*What the task asks*: Starting with the first line and ending with the one that holds "United States, site maine-difw-moose-vol2_Telo5, 2022-06-09", retype the entries exactly.

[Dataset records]
════
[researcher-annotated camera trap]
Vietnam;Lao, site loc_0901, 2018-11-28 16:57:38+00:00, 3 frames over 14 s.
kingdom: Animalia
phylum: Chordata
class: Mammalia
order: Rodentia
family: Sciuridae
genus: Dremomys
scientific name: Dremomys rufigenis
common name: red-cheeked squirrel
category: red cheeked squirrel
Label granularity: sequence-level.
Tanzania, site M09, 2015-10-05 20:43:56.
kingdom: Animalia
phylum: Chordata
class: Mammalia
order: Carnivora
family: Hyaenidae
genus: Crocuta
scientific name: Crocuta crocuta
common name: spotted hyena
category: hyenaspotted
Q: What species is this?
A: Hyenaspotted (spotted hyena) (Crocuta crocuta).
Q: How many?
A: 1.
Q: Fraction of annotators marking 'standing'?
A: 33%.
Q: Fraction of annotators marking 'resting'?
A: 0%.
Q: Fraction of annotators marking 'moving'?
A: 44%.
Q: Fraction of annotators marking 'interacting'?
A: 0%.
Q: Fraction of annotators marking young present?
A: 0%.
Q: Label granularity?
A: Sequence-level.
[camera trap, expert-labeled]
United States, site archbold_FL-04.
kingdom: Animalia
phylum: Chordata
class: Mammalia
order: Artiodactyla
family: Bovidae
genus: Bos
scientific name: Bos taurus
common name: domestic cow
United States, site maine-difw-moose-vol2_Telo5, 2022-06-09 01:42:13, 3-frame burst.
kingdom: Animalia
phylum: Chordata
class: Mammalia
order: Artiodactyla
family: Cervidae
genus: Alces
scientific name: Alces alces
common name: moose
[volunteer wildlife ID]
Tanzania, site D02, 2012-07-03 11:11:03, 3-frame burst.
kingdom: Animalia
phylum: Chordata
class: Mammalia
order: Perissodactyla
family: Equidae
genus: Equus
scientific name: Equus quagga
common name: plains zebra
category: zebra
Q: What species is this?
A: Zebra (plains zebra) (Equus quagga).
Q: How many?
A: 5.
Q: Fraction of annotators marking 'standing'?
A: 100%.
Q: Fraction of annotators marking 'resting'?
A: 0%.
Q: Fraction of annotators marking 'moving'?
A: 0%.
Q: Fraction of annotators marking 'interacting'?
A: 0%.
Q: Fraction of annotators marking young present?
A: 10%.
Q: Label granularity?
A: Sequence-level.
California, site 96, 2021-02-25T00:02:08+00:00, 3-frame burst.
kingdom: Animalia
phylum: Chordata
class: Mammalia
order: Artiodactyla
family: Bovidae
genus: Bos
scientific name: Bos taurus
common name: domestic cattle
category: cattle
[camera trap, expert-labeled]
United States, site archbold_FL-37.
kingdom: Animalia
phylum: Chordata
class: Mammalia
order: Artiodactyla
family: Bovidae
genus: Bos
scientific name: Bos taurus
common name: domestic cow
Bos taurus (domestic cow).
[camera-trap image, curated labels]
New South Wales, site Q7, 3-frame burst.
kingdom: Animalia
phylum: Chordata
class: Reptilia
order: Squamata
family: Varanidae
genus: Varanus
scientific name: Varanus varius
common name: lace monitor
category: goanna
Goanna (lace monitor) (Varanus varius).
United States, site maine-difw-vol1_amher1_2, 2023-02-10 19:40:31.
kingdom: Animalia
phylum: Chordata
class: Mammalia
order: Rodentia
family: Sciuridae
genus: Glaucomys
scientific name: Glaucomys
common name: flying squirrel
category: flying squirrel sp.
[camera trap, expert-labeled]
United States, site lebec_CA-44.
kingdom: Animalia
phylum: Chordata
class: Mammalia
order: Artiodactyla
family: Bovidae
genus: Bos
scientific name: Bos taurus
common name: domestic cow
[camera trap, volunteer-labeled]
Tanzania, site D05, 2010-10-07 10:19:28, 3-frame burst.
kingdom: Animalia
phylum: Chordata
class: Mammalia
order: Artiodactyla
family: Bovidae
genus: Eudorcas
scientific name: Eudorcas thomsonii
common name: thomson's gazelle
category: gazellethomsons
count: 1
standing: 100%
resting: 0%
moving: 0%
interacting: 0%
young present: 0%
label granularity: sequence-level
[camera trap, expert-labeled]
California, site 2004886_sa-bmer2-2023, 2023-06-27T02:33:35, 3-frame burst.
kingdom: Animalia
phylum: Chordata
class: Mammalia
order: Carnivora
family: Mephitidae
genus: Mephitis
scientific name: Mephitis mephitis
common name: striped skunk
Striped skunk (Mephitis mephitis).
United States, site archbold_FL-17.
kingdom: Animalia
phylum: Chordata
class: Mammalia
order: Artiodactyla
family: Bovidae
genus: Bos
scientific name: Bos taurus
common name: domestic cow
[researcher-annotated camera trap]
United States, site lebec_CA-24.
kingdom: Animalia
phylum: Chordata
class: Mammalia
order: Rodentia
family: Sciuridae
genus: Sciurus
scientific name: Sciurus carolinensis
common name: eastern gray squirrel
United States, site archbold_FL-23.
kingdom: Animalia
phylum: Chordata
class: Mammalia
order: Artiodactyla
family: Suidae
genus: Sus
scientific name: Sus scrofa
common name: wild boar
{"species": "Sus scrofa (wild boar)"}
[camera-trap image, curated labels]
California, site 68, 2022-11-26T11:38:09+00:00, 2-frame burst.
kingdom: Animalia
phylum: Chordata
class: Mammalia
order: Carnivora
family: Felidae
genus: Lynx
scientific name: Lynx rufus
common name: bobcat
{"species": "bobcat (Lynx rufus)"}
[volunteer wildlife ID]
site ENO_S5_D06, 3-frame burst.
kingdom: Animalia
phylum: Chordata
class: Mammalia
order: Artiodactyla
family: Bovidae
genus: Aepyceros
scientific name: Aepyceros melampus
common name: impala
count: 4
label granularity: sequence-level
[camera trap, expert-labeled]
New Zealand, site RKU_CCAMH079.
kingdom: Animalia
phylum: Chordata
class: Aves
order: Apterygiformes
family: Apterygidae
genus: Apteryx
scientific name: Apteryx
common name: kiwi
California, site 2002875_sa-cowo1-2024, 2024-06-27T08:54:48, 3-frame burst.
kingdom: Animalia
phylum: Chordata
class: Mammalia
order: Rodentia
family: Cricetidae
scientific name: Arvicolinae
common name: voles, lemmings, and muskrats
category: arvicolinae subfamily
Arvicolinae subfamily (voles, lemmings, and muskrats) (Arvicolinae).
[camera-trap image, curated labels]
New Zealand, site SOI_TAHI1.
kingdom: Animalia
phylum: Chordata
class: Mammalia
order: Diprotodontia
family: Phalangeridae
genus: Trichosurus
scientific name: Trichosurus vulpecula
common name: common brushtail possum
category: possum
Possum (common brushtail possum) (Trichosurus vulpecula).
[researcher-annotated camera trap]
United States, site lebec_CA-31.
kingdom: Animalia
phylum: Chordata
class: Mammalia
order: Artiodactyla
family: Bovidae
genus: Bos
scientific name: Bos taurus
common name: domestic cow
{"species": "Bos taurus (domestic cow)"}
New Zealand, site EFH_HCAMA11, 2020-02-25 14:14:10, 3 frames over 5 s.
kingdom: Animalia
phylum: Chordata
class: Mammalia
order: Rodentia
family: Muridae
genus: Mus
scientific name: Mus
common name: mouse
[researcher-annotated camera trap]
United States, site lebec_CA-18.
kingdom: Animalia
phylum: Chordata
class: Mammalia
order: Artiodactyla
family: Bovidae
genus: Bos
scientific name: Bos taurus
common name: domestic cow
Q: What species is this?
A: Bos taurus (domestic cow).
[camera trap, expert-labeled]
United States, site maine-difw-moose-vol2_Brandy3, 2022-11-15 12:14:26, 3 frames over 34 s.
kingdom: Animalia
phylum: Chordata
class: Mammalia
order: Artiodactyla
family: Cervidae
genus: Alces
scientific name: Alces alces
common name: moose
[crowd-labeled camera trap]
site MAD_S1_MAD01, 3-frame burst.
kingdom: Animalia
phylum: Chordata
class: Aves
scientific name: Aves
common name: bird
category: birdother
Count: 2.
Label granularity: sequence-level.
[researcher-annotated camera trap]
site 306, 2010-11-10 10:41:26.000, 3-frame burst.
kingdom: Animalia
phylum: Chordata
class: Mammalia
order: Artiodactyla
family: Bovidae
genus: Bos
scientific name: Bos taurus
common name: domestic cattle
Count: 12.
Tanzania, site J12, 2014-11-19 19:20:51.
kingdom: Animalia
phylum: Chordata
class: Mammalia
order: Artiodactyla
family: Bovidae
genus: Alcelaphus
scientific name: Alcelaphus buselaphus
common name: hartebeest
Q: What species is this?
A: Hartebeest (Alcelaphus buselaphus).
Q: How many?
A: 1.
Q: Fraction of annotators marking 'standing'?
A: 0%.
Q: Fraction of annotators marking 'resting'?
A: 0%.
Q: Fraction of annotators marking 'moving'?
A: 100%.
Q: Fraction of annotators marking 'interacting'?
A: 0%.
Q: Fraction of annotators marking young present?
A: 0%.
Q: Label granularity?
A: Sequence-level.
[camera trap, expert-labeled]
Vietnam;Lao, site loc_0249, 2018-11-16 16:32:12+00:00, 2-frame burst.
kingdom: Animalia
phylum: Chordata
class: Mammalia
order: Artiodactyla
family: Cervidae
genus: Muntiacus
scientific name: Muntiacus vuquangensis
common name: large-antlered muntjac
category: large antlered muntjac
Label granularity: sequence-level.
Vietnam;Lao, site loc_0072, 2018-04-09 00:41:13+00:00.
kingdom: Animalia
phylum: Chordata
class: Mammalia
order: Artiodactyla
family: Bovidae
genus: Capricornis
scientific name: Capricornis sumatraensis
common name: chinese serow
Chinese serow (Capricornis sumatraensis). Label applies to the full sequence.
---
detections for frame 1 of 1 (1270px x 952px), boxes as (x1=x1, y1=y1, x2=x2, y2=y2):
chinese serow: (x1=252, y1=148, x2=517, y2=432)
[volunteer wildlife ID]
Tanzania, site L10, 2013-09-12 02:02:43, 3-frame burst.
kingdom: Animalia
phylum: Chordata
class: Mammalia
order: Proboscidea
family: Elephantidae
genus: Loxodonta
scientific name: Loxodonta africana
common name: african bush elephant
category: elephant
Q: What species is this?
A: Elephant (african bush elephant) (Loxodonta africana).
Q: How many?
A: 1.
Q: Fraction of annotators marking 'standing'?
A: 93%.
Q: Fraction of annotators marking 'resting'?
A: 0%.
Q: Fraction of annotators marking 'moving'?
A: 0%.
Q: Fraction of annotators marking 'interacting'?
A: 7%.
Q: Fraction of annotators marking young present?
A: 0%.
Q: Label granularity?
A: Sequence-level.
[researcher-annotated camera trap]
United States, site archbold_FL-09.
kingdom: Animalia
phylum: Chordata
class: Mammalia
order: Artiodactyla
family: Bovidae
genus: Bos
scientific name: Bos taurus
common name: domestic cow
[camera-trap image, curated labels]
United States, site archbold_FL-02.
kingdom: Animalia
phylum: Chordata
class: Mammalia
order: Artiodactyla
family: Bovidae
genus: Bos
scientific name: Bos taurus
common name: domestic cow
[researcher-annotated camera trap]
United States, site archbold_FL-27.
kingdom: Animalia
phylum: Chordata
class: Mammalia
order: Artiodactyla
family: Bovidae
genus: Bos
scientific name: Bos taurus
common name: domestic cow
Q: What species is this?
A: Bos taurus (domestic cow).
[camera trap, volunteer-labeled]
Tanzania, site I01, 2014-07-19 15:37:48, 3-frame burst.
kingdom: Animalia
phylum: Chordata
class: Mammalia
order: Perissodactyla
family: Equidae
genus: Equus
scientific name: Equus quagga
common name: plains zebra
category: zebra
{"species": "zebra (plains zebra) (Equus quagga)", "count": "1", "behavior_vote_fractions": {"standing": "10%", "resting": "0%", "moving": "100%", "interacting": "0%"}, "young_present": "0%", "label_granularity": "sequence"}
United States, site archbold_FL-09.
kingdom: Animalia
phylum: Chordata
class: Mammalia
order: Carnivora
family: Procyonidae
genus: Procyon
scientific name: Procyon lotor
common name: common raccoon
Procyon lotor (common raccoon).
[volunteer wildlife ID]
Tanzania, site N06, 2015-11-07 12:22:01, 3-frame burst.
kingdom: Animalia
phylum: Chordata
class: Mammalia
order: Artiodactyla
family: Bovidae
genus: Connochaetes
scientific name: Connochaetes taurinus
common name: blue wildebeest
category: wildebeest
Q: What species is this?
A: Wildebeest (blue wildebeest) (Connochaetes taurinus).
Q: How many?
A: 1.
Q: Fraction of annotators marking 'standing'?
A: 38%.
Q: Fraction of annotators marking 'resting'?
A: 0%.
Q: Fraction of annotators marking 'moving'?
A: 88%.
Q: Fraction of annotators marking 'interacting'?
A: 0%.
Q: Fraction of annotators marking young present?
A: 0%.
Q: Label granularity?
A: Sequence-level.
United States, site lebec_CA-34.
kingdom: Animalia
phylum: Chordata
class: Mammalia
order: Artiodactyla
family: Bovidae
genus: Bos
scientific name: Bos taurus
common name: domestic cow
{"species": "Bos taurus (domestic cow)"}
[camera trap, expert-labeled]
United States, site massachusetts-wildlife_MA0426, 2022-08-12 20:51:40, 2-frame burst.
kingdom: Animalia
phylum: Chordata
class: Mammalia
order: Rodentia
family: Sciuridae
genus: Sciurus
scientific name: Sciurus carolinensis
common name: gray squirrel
════
*Exercise solution*:
[researcher-annotated camera trap]
Vietnam;Lao, site loc_0901, 2018-11-28 16:57:38+00:00, 3 frames over 14 s.
kingdom: Animalia
phylum: Chordata
class: Mammalia
order: Rodentia
family: Sciuridae
genus: Dremomys
scientific name: Dremomys rufigenis
common name: red-cheeked squirrel
category: red cheeked squirrel
Label granularity: sequence-level.
Tanzania, site M09, 2015-10-05 20:43:56.
kingdom: Animalia
phylum: Chordata
class: Mammalia
order: Carnivora
family: Hyaenidae
genus: Crocuta
scientific name: Crocuta crocuta
common name: spotted hyena
category: hyenaspotted
Q: What species is this?
A: Hyenaspotted (spotted hyena) (Crocuta crocuta).
Q: How many?
A: 1.
Q: Fraction of annotators marking 'standing'?
A: 33%.
Q: Fraction of annotators marking 'resting'?
A: 0%.
Q: Fraction of annotators marking 'moving'?
A: 44%.
Q: Fraction of annotators marking 'interacting'?
A: 0%.
Q: Fraction of annotators marking young present?
A: 0%.
Q: Label granularity?
A: Sequence-level.
[camera trap, expert-labeled]
United States, site archbold_FL-04.
kingdom: Animalia
phylum: Chordata
class: Mammalia
order: Artiodactyla
family: Bovidae
genus: Bos
scientific name: Bos taurus
common name: domestic cow
United States, site maine-difw-moose-vol2_Telo5, 2022-06-09 01:42:13, 3-frame burst.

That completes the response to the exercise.